» **TEXTO DEL DOCUMENTO**:
※ ※ ※

# Cumpleaños Feliz, Víctor



## Namarne

*¡¡¡ FELICIDADES, VÍCTOR !!!* ​ 
Como dijo un gran forero, creo que el _thanks but no thanks_ no contempla los cumpleaños.  
Gracias a ello podemos desearte un *FELIZ CUMPLEAÑOS*. 
Que pases un buen día, 
Jordi


----------



## Antpax

Muchas Felicidades Víctor, ya que no podemos felicitarte por tu sabiduría, tendremos que hacerlo por tu existencia, que ya es bastante.

Saludos.

Ant


----------



## lamartus

*¡Felicidades Víctor!*


Y que cumplas muuuuuuuchos más...


Por aquí algo para celebrar.


Mil besos.​


----------



## chics

Pues yo aprovecho la excusa para felicitarte por tu sabiduría. 
En general, sin contar aportaciones, y un genial sentido del humor.
Aunque lo más importante es...

*¡ ¡ ¡ Feliz cumpleaños ! ! !*​ 
Aquí algo para acompañar a lo de Marta, para celebrarlo todos juntos.


----------



## anthodocheio

*¡Cumpleaños Feliz, Víctor!*​ 
¡Somos muchos que celebramos hoy cumples!


(¿Hay alguna razón por el color rojo? Espero que le guste a Víctor..)

Nos vemos


----------



## chics

¡Felicidades por tus 24 a ti también, *anthodocheio*!  (que no me vea Víc...)


----------



## Soledad Medina

Me complace desearle un Feliz Cumpleaños a un forero tan inteligente, tan culto y agradable como nuestro querido Víctor.  Ojalá que lo disfrute con mucha alegría y sorpresas muy agradables.

※ ※ ※

» **TAREAS POR REALIZAR**:
• 1. Copia el hilo de felicitación a Víctor desde "## Soledad Medina" hasta "sorpresas muy agradables.", ambos incluidos, y sustituye "inteligente" por "sabio".
• 2. Enumera los nombres de usuario distintos que encabezan las intervenciones del hilo de felicitación a Víctor.
• 3. Responde a estas preguntas sobre el hilo de felicitación a Víctor:
(a) ¿Con qué nombre firma su mensaje Namarne?
(b) Según Antpax, ¿por qué tendrán que felicitar a Víctor, ya que no pueden hacerlo por su sabiduría?
(c) ¿Cuántos años cumple anthodocheio según chics?

» **MATERIAL PROPORCIONADO**:
※ ※ ※

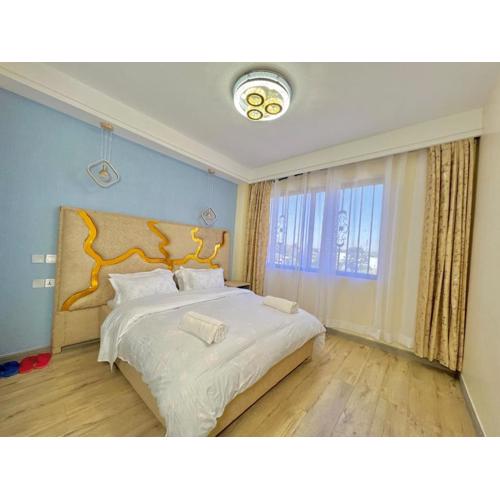 cozy corner two bedroom apartment with fully equipped gym heated swimming pool ample parking space and proximity to major shopping malls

※ ※ ※

» **LISTA DE RESPUESTAS**:
• 1.
## Soledad Medina

Me complace desearle un Feliz Cumpleaños a un forero tan sabio, tan culto y agradable como nuestro querido Víctor.  Ojalá que lo disfrute con mucha alegría y sorpresas muy agradables.

• 2. Namarne, Antpax, lamartus, chics, anthodocheio, Soledad Medina

• 3.
(a) Jordi.
(b) Por su existencia.
(c) 24.